* [TRECHO DO DOCUMENTO]

========

Comunicado de hoje: O Comitê avalia que há uma assimetria altista em seu balanço de riscos para os cenários prospectivos para a inflação. Entre os riscos de alta para o cenário inflacionário e as expectativas de inflação, destacam-se (i) uma desancoragem das expectativas de inflação por período mais prolongado; (ii) uma maior resiliência na inflação de serviços do que a projetada em função de um hiato do produto mais apertado; e (iii) uma conjunção de políticas econômicas externa e interna que tenham impacto inflacionário, por exemplo, por meio de uma taxa de câmbio persistentemente mais depreciada. Entre os riscos de baixa, ressaltam-se (i) uma desaceleração da atividade econômica global mais acentuada do que a projetada; e (ii) os impactos do aperto monetário sobre a desinflação global se mostrarem mais fortes do que o esperado.
Comentário: Se o segundo parágrafo foi marcado pelas razões, o quarto parágrafo mostra o resultado: balanço de riscos (possibilidades de movimentos de inflação) pior, majoritariamente de alta, que prescreve alta na taxa de juros.
5º parágrafo:
Comunicado 31 de julho: O Comitê monitora com atenção como os desenvolvimentos recentes da política fiscal impactam a política monetária e os ativos financeiros. A percepção dos agentes econômicos sobre o cenário fiscal, junto com outros fatores, tem impactado os preços de ativos e as expectativas dos agentes. O Comitê reafirma que uma política fiscal crível e comprometida com a sustentabilidade da dívida contribui para a ancoragem das expectativas de inflação e para a redução dos prêmios de risco dos ativos financeiros, consequentemente impactando a política monetária.
Comunicado de hoje: O Comitê monitora com atenção como os desenvolvimentos recentes da política fiscal impactam a política monetária e os ativos financeiros. A percepção dos agentes econômicos sobre o cenário fiscal, junto com outros fatores, tem impactado os preços de ativos e as expectativas dos agentes. O Comitê reafirma que uma política fiscal crível e comprometida com a sustentabilidade da dívida contribui para a ancoragem das expectativas de inflação e para a redução dos prêmios de risco dos ativos financeiros, consequentemente impactando a política monetária.

========

* [AMOSTRA DE DADOS]
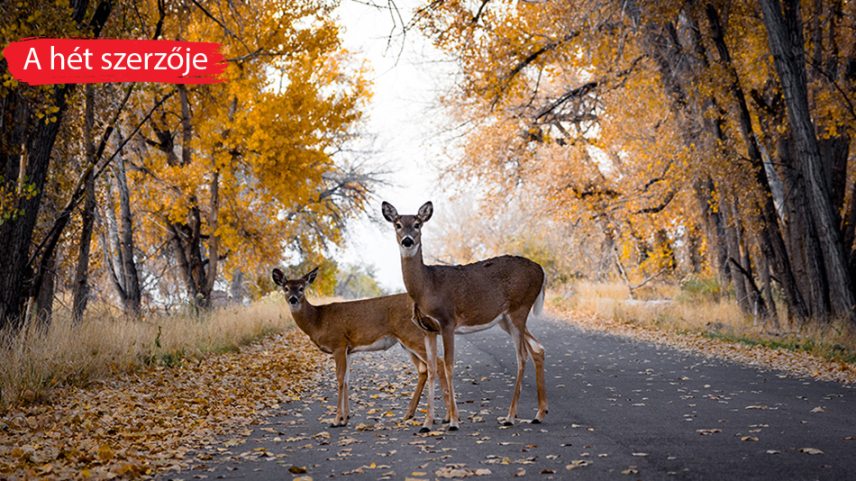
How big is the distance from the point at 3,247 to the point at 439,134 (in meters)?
21.2

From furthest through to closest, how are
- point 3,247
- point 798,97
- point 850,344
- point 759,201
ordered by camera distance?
point 759,201
point 798,97
point 850,344
point 3,247

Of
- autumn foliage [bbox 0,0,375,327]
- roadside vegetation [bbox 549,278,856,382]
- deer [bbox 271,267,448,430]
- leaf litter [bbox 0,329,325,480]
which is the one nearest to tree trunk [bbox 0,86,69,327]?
autumn foliage [bbox 0,0,375,327]

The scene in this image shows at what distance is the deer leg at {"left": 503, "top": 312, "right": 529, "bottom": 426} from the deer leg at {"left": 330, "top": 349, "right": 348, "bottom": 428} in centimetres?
170

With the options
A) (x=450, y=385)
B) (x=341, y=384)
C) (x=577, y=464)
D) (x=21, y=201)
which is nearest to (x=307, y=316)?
(x=341, y=384)

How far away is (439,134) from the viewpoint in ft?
109

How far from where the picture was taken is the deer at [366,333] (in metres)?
9.82

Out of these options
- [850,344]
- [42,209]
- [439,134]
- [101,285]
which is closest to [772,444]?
[850,344]

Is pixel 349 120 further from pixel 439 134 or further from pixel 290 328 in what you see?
pixel 439 134

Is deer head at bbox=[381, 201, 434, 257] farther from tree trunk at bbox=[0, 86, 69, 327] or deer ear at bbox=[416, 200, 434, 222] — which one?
tree trunk at bbox=[0, 86, 69, 327]

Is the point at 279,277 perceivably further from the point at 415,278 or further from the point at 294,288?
the point at 415,278

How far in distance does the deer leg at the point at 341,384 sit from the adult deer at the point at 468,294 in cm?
102

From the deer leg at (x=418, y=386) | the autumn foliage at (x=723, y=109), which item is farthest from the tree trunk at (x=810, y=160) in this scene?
the deer leg at (x=418, y=386)

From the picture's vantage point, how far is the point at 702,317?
2298cm

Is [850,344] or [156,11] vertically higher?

========

* [OBJETIVO DECLARADO 1]
No trecho do documento sobre os comunicados do Comitê, quais riscos de baixa para a inflação o comunicado de hoje ressalta?
* [OBJETIVO DECLARADO 2]
Retome o trecho do documento sobre os comunicados do Comitê a partir da última frase apresentada.
As linhas acima não têm relação com o trecho do documento.

* [RESPOSTA ESPERADA 1]
Uma desaceleração da atividade econômica global mais acentuada do que a projetada e impactos do aperto monetário sobre a desinflação global mais fortes do que o esperado.

* [RESPOSTA ESPERADA 2]
Comentário: O parágrafo, mantido sem modificações, talvez tenha ganhado relevância de julho para cá, à medida em que as perspectivas fiscais têm piorado. Por exemplo, orçamento de 2025, entregue pelo Governo ao Congresso ao final de agosto recebeu críticas tanto pela exclusão de despesas para o cálculo do resultado primário por força de lei – mas que não muda o fato destas despesas existirem – quanto por estimativas otimistas no lado da receita. Além disso, utilização de medidas não recorrentes, como a incorporação de valores esquecidos em bancos, questionada pelo Banco Central em nota técnica enviada a deputados na semana passada, aumenta a percepção de risco fiscal e põe em xeque a efetividade do atual arcabouço fiscal para controlar a dívida pública.
6º parágrafo:
Comunicado 31 de julho: Considerando a evolução do processo de desinflação, os cenários avaliados, o balanço de riscos e o amplo conjunto de informações disponíveis, o Copom decidiu manter a taxa básica de juros em 10,50% a.a. e entende que essa decisão é compatível com a estratégia de convergência da inflação para o redor da meta ao longo do horizonte relevante. Sem prejuízo de seu objetivo fundamental de assegurar a estabilidade de preços, essa decisão também implica suavização das flutuações do nível de atividade econômica e fomento do pleno emprego.
Comunicado de hoje: O cenário, marcado por resiliência na atividade, pressões no mercado de trabalho, hiato do produto positivo, elevação das projeções de inflação e expectativas desancoradas, demanda uma política monetária mais contracionista. Considerando a evolução do processo de desinflação, os cenários avaliados, o balanço de riscos e o amplo conjunto de informações disponíveis, o Copom decidiu, por unanimidade, elevar a taxa básica de juros em 0,25 ponto percentual, para 10,75% a.a., e entende que essa decisão é compatível com a estratégia de convergência da inflação para o redor da meta ao longo do horizonte relevante. Sem prejuízo de seu objetivo fundamental de assegurar a estabilidade de preços, essa decisão também implica suavização das flutuações do nível de atividade econômica e fomento do pleno emprego.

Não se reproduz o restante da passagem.